A statement issued by the department said, "Discussions with EDS and their legal advisers are ongoing. Court proceedings will begin if and when those discussions do not satisfactorily resolve the dispute."
It is far from clear which side would stand the better chance of winning any High Court case. Some past cases between government and IT suppliers have ended in out of court settlements with both sides facing legal fees of millions of pounds.
Talks so far are understood to have become mired in discussions about how much the department should formally claim in compensation from EDS.
Figures for losses ranging between 20m and 200m have been discussed so far.
In any court case the department would have to establish how much it has lost, and will lose, and to what extent EDS can be blamed entirely for the losses.
Paymaster General Dawn Primarolo has been highly critical of the computer systems. Last month the government announced that overpayments of tax credits have amounted to 1.9bn and involved nearly two million claimants. Of this about 600m of the overpayment was due to administrative and computer-related problems.
The government's losses include the costs of collecting the overpayments, uncollected sums due to officials not pressing for repayment, and sums that must be written off as irrecoverable. The government may also claim for providing cover for staff who took time off work suffering from stress during the system's introduction.
If the case reaches court the government is expected to argue that EDS was almost entirely responsible for system problems which hit the introduction of tax credits in April 2003.
EDS is expected to argue that tests on the system had to be curtailed but lawyers for the government will contend that longer testing would not necessarily have unearthed the problems with system stability and performance which arose.
They will also argue that EDS should have formally advised the department not to go live with the system.
But EDS has indicated in the past that the decision to go live was a shared responsibility.

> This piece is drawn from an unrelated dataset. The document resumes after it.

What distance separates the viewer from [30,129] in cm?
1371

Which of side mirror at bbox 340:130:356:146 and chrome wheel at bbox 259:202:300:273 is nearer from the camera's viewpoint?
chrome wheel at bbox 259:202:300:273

The Treasury's Office of Government Commerce had conducted a Gateway review of the tax credits project in November 2002. It praised work on the computer system and concluded that the new tax credit project was an "exemplar of good programme management".
Non-binding arbitration proceedings which ended earlier this year failed to settle the dispute. The government's case is understood to have been that it should bear almost no responsibility for the debacle, which is disputed by EDS.
An EDS spokesman declined to comment, other than to confirm that talks are under way this week to settle the matter and that EDS hoped a negotiated settlement would be reached.